**Текст:**
>>
Те произведения, где эта способность достигает кульминации, отделяются от создателя. Эстетическое чувство откликается на них, как на некую безусловную реальность, «несомненную», как явление природы, возникшую спонтанно, а не сконструированную в угоду личной мысли художника. Она несет в себе не одну, а множество мыслей (иные только в потенции), не одно чувство, а целый спектр чувств. Эта множественность находит синтез в целостном образе, чередование чувств обретает свой исход в эмоциональном аккорде, в котором противоречивые переживания гармонизируются. Гармонией снимается односторонность аффекта, и возникает то «очищение» (катарсис), о котором говорил Аристотель.
Очищение возможно, видимо, тогда, когда художник творит не под гнетом какого-то владеющего им чувства, но высвобождаясь, поднимаясь над ним. Тогда и собственные переживания художника для него объективизируются, он претворяет свою личную субъективность в объект. Это дано не всем. Пушкин изобразил поэта субъективного («самовыражающегося») в Ленском: «Он пел любовь, любви послушный…» О себе же Пушкин говорит иначе: «Но я, любя, был глуп и нем. / Прошла любовь, явилась муза, / И прояснился темный ум. / Свободен, вновь ищу союза / Волшебных звуков, чувств и дум».
<<
**Предоставленный материал:**
>>
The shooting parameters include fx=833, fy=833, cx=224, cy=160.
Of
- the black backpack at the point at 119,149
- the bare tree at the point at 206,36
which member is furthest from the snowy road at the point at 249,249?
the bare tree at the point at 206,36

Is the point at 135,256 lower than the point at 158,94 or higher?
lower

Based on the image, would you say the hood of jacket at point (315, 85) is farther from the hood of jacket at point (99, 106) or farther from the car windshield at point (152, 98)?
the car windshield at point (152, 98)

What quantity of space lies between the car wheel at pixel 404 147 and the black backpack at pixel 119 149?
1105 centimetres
<<
**Задания к выполнению:**
**A)** В каком персонаже, согласно тексту, Пушкин изобразил субъективного («самовыражающегося») поэта?
**B)** Выпишите фрагмент текста: начните со слов «Те произведения, где» и остановитесь после слов «котором говорил Аристотель.».
**C)** Перечислите все стихотворные строки, которые текст приводит как слова Пушкина о самом себе.

**Ожидаемые ответы:**
**A)** В Ленском.

**B)**
Те произведения, где эта способность достигает кульминации, отделяются от создателя. Эстетическое чувство откликается на них, как на некую безусловную реальность, «несомненную», как явление природы, возникшую спонтанно, а не сконструированную в угоду личной мысли художника. Она несет в себе не одну, а множество мыслей (иные только в потенции), не одно чувство, а целый спектр чувств. Эта множественность находит синтез в целостном образе, чередование чувств обретает свой исход в эмоциональном аккорде, в котором противоречивые переживания гармонизируются. Гармонией снимается односторонность аффекта, и возникает то «очищение» (катарсис), о котором говорил Аристотель.

**C)**
«Но я, любя, был глуп и нем»
«Прошла любовь, явилась муза»
«И прояснился темный ум»
«Свободен, вновь ищу союза»
«Волшебных звуков, чувств и дум»